Extend the tips below on moderating a research community, carrying on after the last bullet point.

> SELECTED EXTRACT
--- Begin ---

Regardless of whether you are dealing with a shorter or longer-term community, the following tips will help you maintain healthy levels of conversation and engagement when it comes to moderation and management.


  • Be friendly, set the tone: Members will look towards you as the community manager to determine how they might behave and correspond. Liking encourages greater sharing.

  • Let natural conversation flourish: Allow a place in the research community for members to discuss topics of interest, regardless of whether they specifically address your research questions.

  • Use plain English and reflect the language of members: When providing instructions and task requirements, avoid marketing and research speak, and don’t forget to add plenty of context to set the scene.

  • Stimulate deeper thought and reflection: Tired of hearing the same old answers? Challenge members by kicking off your activities with quotes, facts and findings, or stories that will inspire deeper reflection.

--- End ---

> DATA
--- Begin ---

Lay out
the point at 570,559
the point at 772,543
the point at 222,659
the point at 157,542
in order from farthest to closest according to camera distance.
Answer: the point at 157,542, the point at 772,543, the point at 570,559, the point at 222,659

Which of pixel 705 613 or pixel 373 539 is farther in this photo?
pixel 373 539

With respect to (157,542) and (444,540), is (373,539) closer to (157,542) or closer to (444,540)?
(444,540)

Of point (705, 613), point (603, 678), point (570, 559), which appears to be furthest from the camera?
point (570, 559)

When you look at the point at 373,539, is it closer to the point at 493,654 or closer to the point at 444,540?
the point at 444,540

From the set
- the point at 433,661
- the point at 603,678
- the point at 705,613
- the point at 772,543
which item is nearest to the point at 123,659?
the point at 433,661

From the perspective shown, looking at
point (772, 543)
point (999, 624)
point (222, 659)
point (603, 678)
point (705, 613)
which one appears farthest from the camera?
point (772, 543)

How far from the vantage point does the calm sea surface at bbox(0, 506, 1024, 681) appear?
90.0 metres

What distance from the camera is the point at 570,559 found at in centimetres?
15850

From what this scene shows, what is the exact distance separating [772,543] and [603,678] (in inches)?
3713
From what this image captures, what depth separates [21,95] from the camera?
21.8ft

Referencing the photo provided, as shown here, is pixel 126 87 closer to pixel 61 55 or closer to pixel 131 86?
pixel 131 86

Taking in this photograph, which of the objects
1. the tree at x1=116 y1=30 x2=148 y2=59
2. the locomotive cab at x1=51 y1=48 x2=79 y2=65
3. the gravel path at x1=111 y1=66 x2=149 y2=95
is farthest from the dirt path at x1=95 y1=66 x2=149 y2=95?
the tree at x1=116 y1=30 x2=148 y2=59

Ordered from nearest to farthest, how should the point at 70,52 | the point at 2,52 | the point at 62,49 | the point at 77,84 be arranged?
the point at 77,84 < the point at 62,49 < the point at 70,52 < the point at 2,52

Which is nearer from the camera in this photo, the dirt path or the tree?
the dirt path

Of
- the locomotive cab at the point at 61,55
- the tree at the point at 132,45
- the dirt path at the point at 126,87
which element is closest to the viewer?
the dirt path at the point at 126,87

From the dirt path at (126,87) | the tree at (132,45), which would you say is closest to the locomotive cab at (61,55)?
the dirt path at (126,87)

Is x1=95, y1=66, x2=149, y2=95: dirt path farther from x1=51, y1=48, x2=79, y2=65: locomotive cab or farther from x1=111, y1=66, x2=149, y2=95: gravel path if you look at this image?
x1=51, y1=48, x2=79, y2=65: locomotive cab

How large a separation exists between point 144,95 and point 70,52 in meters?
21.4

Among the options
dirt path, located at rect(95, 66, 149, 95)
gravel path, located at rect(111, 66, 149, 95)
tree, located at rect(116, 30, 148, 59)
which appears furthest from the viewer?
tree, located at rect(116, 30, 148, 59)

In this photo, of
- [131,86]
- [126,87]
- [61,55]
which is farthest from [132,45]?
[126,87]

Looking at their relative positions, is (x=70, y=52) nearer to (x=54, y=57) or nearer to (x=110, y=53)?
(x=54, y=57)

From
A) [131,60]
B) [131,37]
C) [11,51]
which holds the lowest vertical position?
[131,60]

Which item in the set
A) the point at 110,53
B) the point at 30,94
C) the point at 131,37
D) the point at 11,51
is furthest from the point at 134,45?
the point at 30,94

--- End ---

> OUTPUT FOR THIS TASK
  • Set missions and tasks: Consider opportunities to cede control and up-skill members. For instance, ask them to adopt the role of “mystery shopper” and share feedback on retail store displays, or have them interview friends and family members using a pre-developed discussion guide.


  • Avoid topics that tread over the same old ground: Developing an overview of your community plan will help you to keep discussions fresh, and tailor upcoming content and activities to minimise levels of attrition.

  • Offer plenty of licence for expression: Preference for community tasks varies amongst individual members– some prefer creative exercises, others prefer discussions and surveys. Regardless, it is always good practice to maintain variety in your research community task agenda to maintain interest.  

  • Retain space in your early community agenda: Allow room to flex the agenda and explore the ‘unknown unknowns’ in light of the early feedback. This will increase the prospect of eliciting fresh new insight(s).

  • Keep discussions focused: Avoid developing a discussion guide and deploying this as a research community ‘discussion’. The survey tool will enable you to apply structure to questioning and gather responses in an easier to manage digestible reporting format.

  • Communicate the value of your requests: Members will respond better to requests if they understand how their efforts are contributing to the overall value of the project. Mutual purpose is a key intrinsic motivator and helps to drive participation.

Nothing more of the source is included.